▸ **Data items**
_ _ _
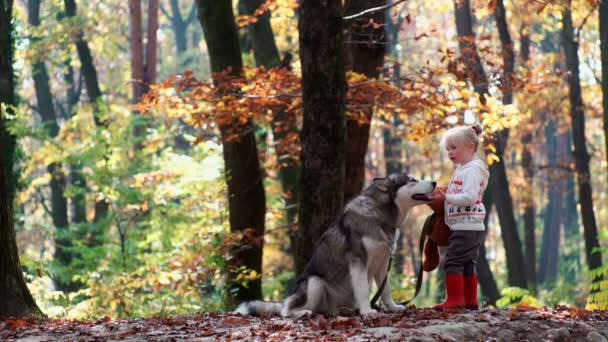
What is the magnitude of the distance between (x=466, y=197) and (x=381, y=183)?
0.82 meters

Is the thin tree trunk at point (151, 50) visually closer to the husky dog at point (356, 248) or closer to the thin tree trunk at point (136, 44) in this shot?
the thin tree trunk at point (136, 44)

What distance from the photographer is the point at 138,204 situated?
1728 centimetres

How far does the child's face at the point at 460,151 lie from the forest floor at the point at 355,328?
138cm

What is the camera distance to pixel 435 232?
24.3ft

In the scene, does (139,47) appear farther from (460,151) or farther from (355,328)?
(355,328)

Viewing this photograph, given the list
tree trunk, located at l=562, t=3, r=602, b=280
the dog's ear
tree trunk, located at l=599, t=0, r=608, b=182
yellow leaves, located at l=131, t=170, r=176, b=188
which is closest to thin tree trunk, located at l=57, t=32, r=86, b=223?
yellow leaves, located at l=131, t=170, r=176, b=188

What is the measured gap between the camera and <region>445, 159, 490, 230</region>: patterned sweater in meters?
6.88

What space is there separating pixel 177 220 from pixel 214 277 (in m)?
5.94

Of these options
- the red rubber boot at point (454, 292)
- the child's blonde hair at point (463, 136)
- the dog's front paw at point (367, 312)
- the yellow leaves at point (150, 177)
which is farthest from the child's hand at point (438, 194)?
the yellow leaves at point (150, 177)

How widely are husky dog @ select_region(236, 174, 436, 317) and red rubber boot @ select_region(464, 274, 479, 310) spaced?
782mm

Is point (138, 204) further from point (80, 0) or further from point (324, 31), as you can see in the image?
point (80, 0)

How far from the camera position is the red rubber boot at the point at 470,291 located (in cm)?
722

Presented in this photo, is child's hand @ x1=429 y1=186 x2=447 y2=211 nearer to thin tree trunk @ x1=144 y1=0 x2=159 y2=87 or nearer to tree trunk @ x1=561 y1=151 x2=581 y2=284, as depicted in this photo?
thin tree trunk @ x1=144 y1=0 x2=159 y2=87

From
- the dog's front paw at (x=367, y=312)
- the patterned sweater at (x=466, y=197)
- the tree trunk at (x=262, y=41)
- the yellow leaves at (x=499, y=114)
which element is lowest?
the dog's front paw at (x=367, y=312)
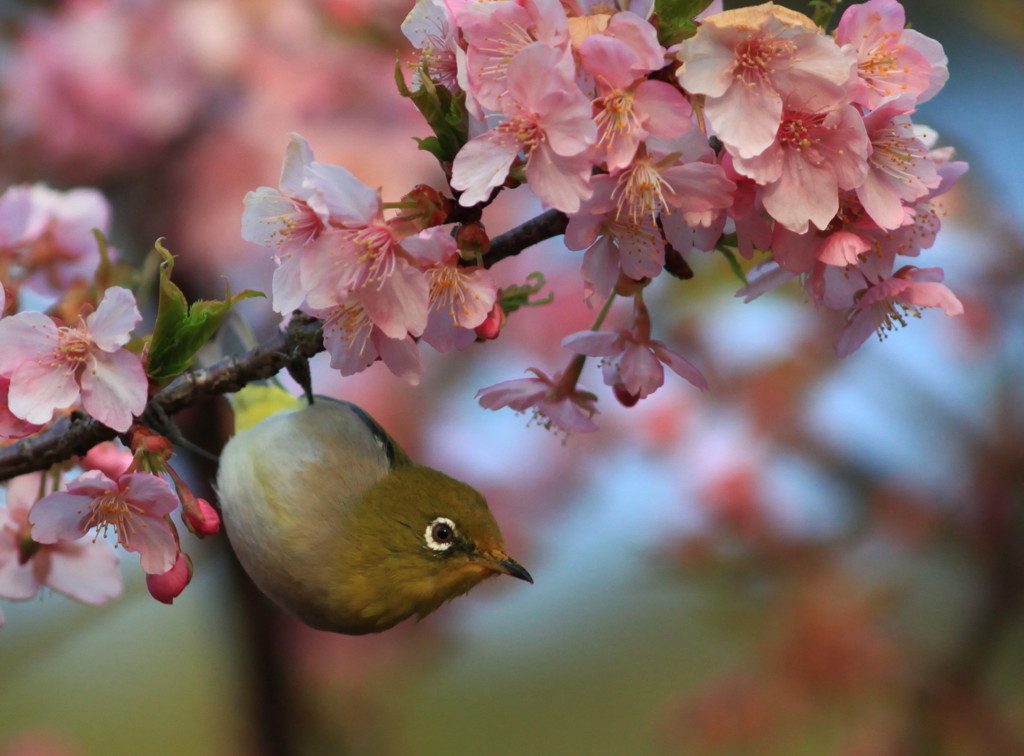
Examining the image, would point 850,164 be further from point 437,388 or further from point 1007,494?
point 437,388

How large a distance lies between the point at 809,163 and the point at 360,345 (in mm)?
405

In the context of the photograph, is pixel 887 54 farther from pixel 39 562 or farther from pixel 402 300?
pixel 39 562

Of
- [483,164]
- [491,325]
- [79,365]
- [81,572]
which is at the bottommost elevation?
[81,572]

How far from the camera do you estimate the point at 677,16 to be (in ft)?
2.43

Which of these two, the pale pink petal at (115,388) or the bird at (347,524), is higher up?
the pale pink petal at (115,388)

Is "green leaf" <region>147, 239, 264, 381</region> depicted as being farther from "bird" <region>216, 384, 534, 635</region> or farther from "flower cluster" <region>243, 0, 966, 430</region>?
"bird" <region>216, 384, 534, 635</region>

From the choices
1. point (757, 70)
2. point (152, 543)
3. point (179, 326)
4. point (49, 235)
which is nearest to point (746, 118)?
point (757, 70)

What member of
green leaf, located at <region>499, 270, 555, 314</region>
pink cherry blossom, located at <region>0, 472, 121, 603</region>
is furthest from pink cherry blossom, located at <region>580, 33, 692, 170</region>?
pink cherry blossom, located at <region>0, 472, 121, 603</region>

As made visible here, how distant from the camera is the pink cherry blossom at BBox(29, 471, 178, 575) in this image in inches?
29.8

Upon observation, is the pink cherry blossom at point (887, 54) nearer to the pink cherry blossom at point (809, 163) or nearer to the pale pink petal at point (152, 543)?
the pink cherry blossom at point (809, 163)

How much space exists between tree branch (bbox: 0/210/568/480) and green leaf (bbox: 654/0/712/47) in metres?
0.18

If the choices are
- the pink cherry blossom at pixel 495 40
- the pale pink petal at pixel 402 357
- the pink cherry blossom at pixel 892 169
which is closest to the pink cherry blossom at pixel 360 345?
the pale pink petal at pixel 402 357

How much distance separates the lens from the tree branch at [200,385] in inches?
32.4

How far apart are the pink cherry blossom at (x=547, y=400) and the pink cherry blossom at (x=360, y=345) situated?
0.15 metres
_ _ _
▸ **Task directions**
Leave the pictures out and print the records above exactly as they stand.

▸ **Correct output**
What is the magnitude of the distance between (x=466, y=197) and (x=381, y=183)?
0.82 meters

Is the thin tree trunk at point (151, 50) visually closer to the husky dog at point (356, 248) or closer to the thin tree trunk at point (136, 44) in this shot?
the thin tree trunk at point (136, 44)

What distance from the photographer is the point at 138,204 situated?
1728 centimetres

How far does the child's face at the point at 460,151 lie from the forest floor at the point at 355,328?
138cm

What is the camera distance to pixel 435 232?
24.3ft

In the scene, does (139,47) appear farther from (460,151) or farther from (355,328)?
(355,328)

Viewing this photograph, given the list
tree trunk, located at l=562, t=3, r=602, b=280
the dog's ear
tree trunk, located at l=599, t=0, r=608, b=182
yellow leaves, located at l=131, t=170, r=176, b=188
which is closest to thin tree trunk, located at l=57, t=32, r=86, b=223?
yellow leaves, located at l=131, t=170, r=176, b=188

What is the measured gap between the camera and <region>445, 159, 490, 230</region>: patterned sweater in meters?
6.88

What space is there separating pixel 177 220 from pixel 214 277 (in m)?
5.94

Of these options
- the red rubber boot at point (454, 292)
- the child's blonde hair at point (463, 136)
- the dog's front paw at point (367, 312)
- the yellow leaves at point (150, 177)
which is farthest from the child's hand at point (438, 194)?
the yellow leaves at point (150, 177)

How widely are husky dog @ select_region(236, 174, 436, 317) and red rubber boot @ select_region(464, 274, 479, 310) spaced?
782mm

Is point (138, 204) further from point (80, 0) or further from point (324, 31), as you can see in the image?
point (80, 0)

How far from the camera position is the red rubber boot at the point at 470,291 located (in cm)?
722

Presented in this photo, is child's hand @ x1=429 y1=186 x2=447 y2=211 nearer to thin tree trunk @ x1=144 y1=0 x2=159 y2=87 or nearer to tree trunk @ x1=561 y1=151 x2=581 y2=284, as depicted in this photo?
thin tree trunk @ x1=144 y1=0 x2=159 y2=87

From
- the dog's front paw at (x=367, y=312)
- the patterned sweater at (x=466, y=197)
- the tree trunk at (x=262, y=41)
- the yellow leaves at (x=499, y=114)
which element is lowest?
the dog's front paw at (x=367, y=312)
Examining the image, would point 850,164 be further from point 437,388 or further from point 1007,494?
point 437,388

How large a distance lies between the point at 809,163 and the point at 360,345 (in mm)?
405

In the context of the photograph, is pixel 887 54 farther from pixel 39 562 or farther from pixel 402 300?
pixel 39 562

Of
- [483,164]
- [491,325]
- [79,365]
- [81,572]
which is at the bottommost elevation?
[81,572]

How far from the camera do you estimate the point at 677,16 to be (in ft)?
2.43

Which of these two, the pale pink petal at (115,388) or the bird at (347,524), is higher up?
the pale pink petal at (115,388)

Is "green leaf" <region>147, 239, 264, 381</region> depicted as being farther from "bird" <region>216, 384, 534, 635</region> or farther from "flower cluster" <region>243, 0, 966, 430</region>?
"bird" <region>216, 384, 534, 635</region>

From the choices
1. point (757, 70)
2. point (152, 543)
3. point (179, 326)
4. point (49, 235)
which is nearest to point (746, 118)?
point (757, 70)

What member of
green leaf, located at <region>499, 270, 555, 314</region>
pink cherry blossom, located at <region>0, 472, 121, 603</region>
is furthest from pink cherry blossom, located at <region>580, 33, 692, 170</region>?
pink cherry blossom, located at <region>0, 472, 121, 603</region>

As made visible here, how distant from the camera is the pink cherry blossom at BBox(29, 471, 178, 575) in this image in inches?
29.8

Upon observation, is the pink cherry blossom at point (887, 54) nearer to the pink cherry blossom at point (809, 163) or nearer to the pale pink petal at point (152, 543)?
the pink cherry blossom at point (809, 163)

How much space exists between tree branch (bbox: 0/210/568/480) and green leaf (bbox: 654/0/712/47) in metres?
0.18

If the choices are
- the pink cherry blossom at pixel 495 40
- the pale pink petal at pixel 402 357
- the pink cherry blossom at pixel 892 169
which is closest to the pink cherry blossom at pixel 360 345?
the pale pink petal at pixel 402 357

How much distance separates the lens from the tree branch at [200,385] in inches?
32.4

How far apart are the pink cherry blossom at (x=547, y=400) and the pink cherry blossom at (x=360, y=345) situated?
0.15 metres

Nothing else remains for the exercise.